The debate over Bonn versus Berlin commenced shortly after the Wall came down and reached a dramatic climax in a historic Bundestag vote in the summer of 1991. Because the issue was seen as crucial to the nature and direction of the new nation, it galvanized the entire populace, becoming fodder for heated discussions in living rooms, university lecture halls, factory cafeterias, and newspapers across the country. Noted scholars did their best to put the matter in historical perspective.
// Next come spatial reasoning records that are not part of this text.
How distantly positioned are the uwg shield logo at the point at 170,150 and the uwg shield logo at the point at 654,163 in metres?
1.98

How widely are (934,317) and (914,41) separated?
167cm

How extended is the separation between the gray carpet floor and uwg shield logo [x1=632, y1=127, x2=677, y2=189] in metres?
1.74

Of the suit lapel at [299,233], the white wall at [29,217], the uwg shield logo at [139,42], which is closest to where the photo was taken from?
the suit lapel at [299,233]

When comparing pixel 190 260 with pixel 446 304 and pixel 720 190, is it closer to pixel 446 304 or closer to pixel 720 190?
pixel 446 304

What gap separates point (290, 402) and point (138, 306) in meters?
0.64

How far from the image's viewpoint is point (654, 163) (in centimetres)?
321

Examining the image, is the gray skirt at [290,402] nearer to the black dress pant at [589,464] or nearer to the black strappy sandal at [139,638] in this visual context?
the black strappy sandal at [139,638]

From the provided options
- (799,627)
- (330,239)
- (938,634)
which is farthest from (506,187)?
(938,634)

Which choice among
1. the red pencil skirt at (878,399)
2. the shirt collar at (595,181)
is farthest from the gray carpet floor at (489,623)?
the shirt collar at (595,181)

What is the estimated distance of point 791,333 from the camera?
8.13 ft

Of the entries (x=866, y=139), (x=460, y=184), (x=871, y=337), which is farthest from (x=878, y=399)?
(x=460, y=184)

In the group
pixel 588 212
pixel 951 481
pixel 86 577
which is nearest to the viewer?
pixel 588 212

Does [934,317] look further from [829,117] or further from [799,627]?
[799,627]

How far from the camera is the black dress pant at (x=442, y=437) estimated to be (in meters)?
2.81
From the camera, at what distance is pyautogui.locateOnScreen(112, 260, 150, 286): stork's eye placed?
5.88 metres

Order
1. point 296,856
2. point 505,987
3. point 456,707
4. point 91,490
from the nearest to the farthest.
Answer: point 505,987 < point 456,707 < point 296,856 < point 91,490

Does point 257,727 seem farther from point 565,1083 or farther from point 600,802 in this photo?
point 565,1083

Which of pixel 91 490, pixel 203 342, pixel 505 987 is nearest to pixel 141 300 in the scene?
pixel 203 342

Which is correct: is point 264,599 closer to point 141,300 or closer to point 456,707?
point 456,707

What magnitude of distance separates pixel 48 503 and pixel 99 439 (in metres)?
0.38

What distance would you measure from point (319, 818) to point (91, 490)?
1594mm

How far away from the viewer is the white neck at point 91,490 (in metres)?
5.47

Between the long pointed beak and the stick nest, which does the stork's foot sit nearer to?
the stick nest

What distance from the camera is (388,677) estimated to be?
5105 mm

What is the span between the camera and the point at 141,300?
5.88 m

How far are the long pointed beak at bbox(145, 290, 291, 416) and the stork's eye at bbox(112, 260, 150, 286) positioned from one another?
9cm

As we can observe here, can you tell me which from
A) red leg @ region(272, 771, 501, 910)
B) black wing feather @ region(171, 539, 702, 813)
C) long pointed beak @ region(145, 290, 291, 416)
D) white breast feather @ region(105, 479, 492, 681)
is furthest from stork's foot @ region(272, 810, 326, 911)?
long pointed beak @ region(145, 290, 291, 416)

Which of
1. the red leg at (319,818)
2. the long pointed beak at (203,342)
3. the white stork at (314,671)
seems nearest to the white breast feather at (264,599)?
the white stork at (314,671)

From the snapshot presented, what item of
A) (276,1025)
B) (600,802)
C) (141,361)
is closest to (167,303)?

Advocates on both sides battled for the moral high ground, sometimes concealing lower motives such as economic interest and political advantage. (Pro-Bonn parliamentarians, for example, tended not to mention that their personal property holdings would probably lose value if the government moved to Berlin.) Although the debate had a partisan aspect from the beginning, the major parties ultimately split along regional and internal ideological lines. Old allies parted ways and new combinations emerged among some of the strangest political bedfellows in modern German history.